┌─ BACAAN

Selama ini ada beberapa pendekatan yang digunakan untuk memecahkan masalah kaum difabel, yang sebagian besar dilandaskan pada paham modernisasi. Pendekatan yang sangat dipengaruhi oleh modernisasi tersebut, misalnya, adalah analisis 'Pengentasan Kemiskinan' (Anti Poverty). Dasar pemikiran analisis ini adalah bahwa kaum difabel menjadi miskin karena rendahnya sumberdaya kaum difabel. Oleh karena itu perlu diciptakan 'proyek peningkatan keterampilan kaum difabel untuk peningkatan pendapatan mereka'. Paham analisis lainnya yang dekat dengan 'anti poverty' ini adalah 'pendekatan efisiensi' yakni pemikiran bahwa pembangunan mengalami kegagalan karena difabel tidak dilibatkan. Dan oleh karena itu, pelibatan itu lebih demi efisiensi pembangunan. Sekali lagi dalam analisis ini kaum difabel bukan menjadi kepedulian utamanya. Analisis ini sama sekali tidak bertujuan untuk membebaskan dan emansipasi kaum difabel, melainkan justru menggunakan difabel sebagai tujuan pembangunan. Kedua analisis sosisal tersebut lebih memfokuskan pada kaum difabel, dan kegiatannya lebih untuk memenuhi kebutuhan praktis kaum difabel semata, tanpa mempertanyakan pada kebutuhan strategis mereka.
Pendekatan efisiensi dan pengentasan kemiskinan ini menjadi aliran 'mainstream' mengenai usaha memecahkan masalah kaum difabel. Sebagian besar organisasi di Indonesia menganut pemikiran tersebut. Pemikiran yang berasal dari Keadilan Sosial dan Hak-Hak Asasi Manusia Liberal ini laksana mendapatkan institusinya sehingga mendominasi wacana, pemikiran, serta bentuk-bentuk proyek yang memfokus pada difabel di lapangan. Tidak lupa mekaneisme global ini juga telah melahirkan 'para ahli' serta menjamurnya 'pusat rehabilitasi penyandang cacat'.

└─
┌─ DATA TERCATAT

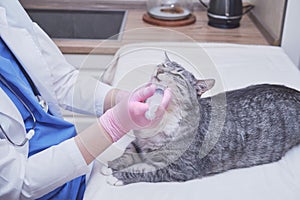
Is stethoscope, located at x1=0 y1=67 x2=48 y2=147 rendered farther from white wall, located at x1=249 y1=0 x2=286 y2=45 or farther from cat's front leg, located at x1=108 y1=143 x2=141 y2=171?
white wall, located at x1=249 y1=0 x2=286 y2=45

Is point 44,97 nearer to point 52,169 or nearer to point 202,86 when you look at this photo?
point 52,169

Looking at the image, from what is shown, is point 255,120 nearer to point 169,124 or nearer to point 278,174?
point 278,174

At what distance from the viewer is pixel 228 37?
5.29 ft

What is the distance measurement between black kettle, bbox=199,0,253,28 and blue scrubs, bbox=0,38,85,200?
1.00 m

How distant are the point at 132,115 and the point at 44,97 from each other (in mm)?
337

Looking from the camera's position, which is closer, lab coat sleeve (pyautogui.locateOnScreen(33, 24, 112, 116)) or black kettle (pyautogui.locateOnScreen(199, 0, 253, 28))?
lab coat sleeve (pyautogui.locateOnScreen(33, 24, 112, 116))

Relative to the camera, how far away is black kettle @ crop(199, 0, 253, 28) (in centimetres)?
165

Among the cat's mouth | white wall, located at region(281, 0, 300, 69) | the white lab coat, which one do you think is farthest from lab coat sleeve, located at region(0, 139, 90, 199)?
white wall, located at region(281, 0, 300, 69)

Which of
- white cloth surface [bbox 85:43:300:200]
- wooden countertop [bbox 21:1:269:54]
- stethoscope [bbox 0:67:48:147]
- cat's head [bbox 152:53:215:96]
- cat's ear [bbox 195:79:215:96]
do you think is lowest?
wooden countertop [bbox 21:1:269:54]

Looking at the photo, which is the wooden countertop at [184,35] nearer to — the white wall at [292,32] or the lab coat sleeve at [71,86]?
the white wall at [292,32]

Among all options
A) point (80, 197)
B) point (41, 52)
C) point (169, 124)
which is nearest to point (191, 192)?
point (169, 124)

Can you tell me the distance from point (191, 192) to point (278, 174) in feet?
0.66

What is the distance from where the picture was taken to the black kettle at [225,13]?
1649 millimetres

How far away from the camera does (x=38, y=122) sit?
0.87 meters
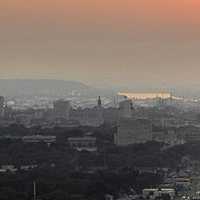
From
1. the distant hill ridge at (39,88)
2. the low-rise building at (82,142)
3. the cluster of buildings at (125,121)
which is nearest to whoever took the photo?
the low-rise building at (82,142)

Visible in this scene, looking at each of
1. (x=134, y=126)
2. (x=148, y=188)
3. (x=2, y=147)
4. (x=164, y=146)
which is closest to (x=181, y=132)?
(x=134, y=126)

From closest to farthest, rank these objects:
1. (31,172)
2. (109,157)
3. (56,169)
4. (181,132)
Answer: (31,172) < (56,169) < (109,157) < (181,132)

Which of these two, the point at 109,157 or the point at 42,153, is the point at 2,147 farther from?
the point at 109,157

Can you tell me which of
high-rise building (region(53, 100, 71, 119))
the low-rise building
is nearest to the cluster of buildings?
high-rise building (region(53, 100, 71, 119))

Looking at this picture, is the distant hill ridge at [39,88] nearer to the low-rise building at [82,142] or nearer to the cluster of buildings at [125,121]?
the cluster of buildings at [125,121]

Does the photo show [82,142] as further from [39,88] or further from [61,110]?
[39,88]

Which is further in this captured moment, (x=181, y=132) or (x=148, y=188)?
(x=181, y=132)

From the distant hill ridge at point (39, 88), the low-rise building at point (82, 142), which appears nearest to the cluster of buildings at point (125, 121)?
the low-rise building at point (82, 142)

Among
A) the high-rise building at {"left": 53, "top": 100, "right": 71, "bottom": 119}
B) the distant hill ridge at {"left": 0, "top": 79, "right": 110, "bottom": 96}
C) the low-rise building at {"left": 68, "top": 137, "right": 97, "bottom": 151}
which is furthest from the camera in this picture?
the distant hill ridge at {"left": 0, "top": 79, "right": 110, "bottom": 96}

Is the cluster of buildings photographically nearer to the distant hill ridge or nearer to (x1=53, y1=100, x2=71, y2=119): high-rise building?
(x1=53, y1=100, x2=71, y2=119): high-rise building

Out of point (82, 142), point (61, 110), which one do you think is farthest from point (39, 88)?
point (82, 142)

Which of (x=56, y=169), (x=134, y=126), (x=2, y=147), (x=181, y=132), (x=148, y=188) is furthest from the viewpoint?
(x=181, y=132)
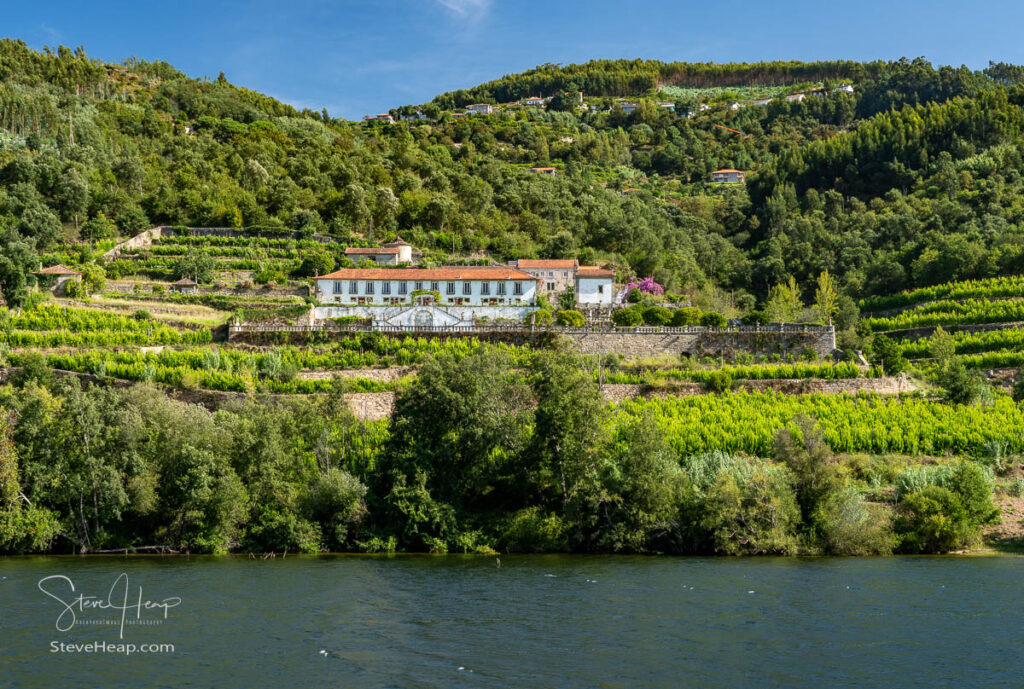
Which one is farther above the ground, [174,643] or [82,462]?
[82,462]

└─

(TUGAS ANDA):
Teruskan bacaan tentang pendekatan terhadap masalah kaum difabel dari titik terakhirnya, dimulai tepat setelah kalimat penutupnya.

(JAWABAN TUGAS):
Landasan ideologis dan teori dari aliran mainstream ini berakar pada paham liberal. Teori Liberal menjunjung tinggi nilai-nilai otonomi, persamaan, serta nilai moral dan kebebasan individu. Mereka dalam mendefinisikan masalah kaum difabel melihat struktur dan sistem sebagai pokok permasalahan. Asumsi gerakan liberal berakar pada rasionalitas dan pemisahan antara dunia privat dan umum. Kerangka dalam memperjuangkan persoalan masyarakat tertuju pada 'kesempatan yang sama dan hak yang sama' bagi setiap 'individu', termasuk di dalamnya kaum difabel. Kesempatan dan hak yang sama antara 'manusia normal dan difabel (penyandang cacat) ini penting bagi mereka dan karenanya tidak perlu pembedaan antara 'manusia normal' dan difabel. Hal ini karena adanya asumsi bahwa 'difabel adalah mahluk rasional' juga.
Oleh karena itu, jika menyoalkan mengapa kaum difabel tertinggal, gerakan keadilan sosial dan hak-hak asasi liberal beranggapan bahwa kaum difabel menjadi marjinal lebih disebabkan oleh salah 'mereka sendiri'. Dengan kata lain, jika sistemnya sudah memberikan kesempatan yang sama pada 'manusia normal' dan difabel, maka jika kaum difabel tidak mampu bersaing dan kalah, maka yang perlu dipersalahkan adalah kaum difabel sendiri. Paham seperti ini berangkat dari bias 'normal' dan tidak membayangkan ada golongan masyarakat difabel.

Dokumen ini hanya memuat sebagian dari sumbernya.